Even if the data is anonymized, isn't there a risk of a data leak, someone inferring your identity based on your browsing preferences? Like imagine someone who lives in a small town who's really into model railroads, and nobody else around is. Whoever from xyz location has done lots of browsing about model railroads, is likely that person and now we can see what else he/she's been browsing.


The data's being collected regardless of whether they use it to target ads at you, the risk profile doesn't change at all.
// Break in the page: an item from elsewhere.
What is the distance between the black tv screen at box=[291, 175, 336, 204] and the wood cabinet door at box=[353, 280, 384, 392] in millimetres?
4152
It seems that there's a split between people who are complaining because the ads are "relevant" to only one aspect of their history, and do not change often enough, and people complaining that the ads are not at all relevant to their history. I can get how the first category would be frustrating - it's a primary motivator for my own not using hulu video for a while. I got very sick of seeing the same 3 commercials over and over again. I use adblock, save for certain websites, but when I have it off, as long as the ad makes no sound, I tend to mentally filter it out, but if I was unable to do that, I would probably be frustrated by constant repetition, as well. The second category confuses me, though. These are ads. If they're not relevant to you, they are easily ignored. Sure, it's strange that they suck at targeting you, and maybe that just means you're hard to target, but why is it so bothersome to just look away?

I do have my own concerns about bulk data collection. I've mentioned in other posts that I used to do everything I could to avoid being tracked online, but have since changed course to allowing google to track as much as they want. My reasoning is that if I am at risk of being deanonymized in a way that would make me uncomfortable, it's the service that gets the most information from me that is going to notice first. If that is a service that is responsible in its reporting (e.g. I can look at what is tracked about me and make my own conclusions), I'm better able to protect myself from harm. I am, of course, concerned with giving even a responsible corporation all of that information for the bare reason that even responsible corporations hire people who are not quite so responsible. But I would rather have knowledge of what can be known from my history, than fight off everyone who attempts to track me online. At least, as long as there is a strong incentive to track people who do not want to be tracked.


because it is very annoying to see everywhere on your computer ads for pillows for a month only because you've searched for pillows on google shopping. and i'm not talking only about browser, but every app that has ads, like skype.

I was going crazy. never search on google shopping again on chrome.


This isn't meant to be snarky, but what ads do you want to see? If you don't care for ads in the first place, does it even matter what is advertised? NSFW and personal material withstanding of course.

Edit: To better explain, I also don't care for ads. Thus, I don't care if all my ads are from products that launched 5 years ago. Or for a new Hotmail account. Or a new PalmPilot. I would eventually notice, but I'd just shrug and continue browsing.


So don't opt in to targeted ads. Google, Facebook, etc all provide ways for you to opt out completely.

Also, from what I can tell, the parent post is about a Google program that's opt-in rather than opt-out so it's not even on by default anyway, I can't see what's so bad about it.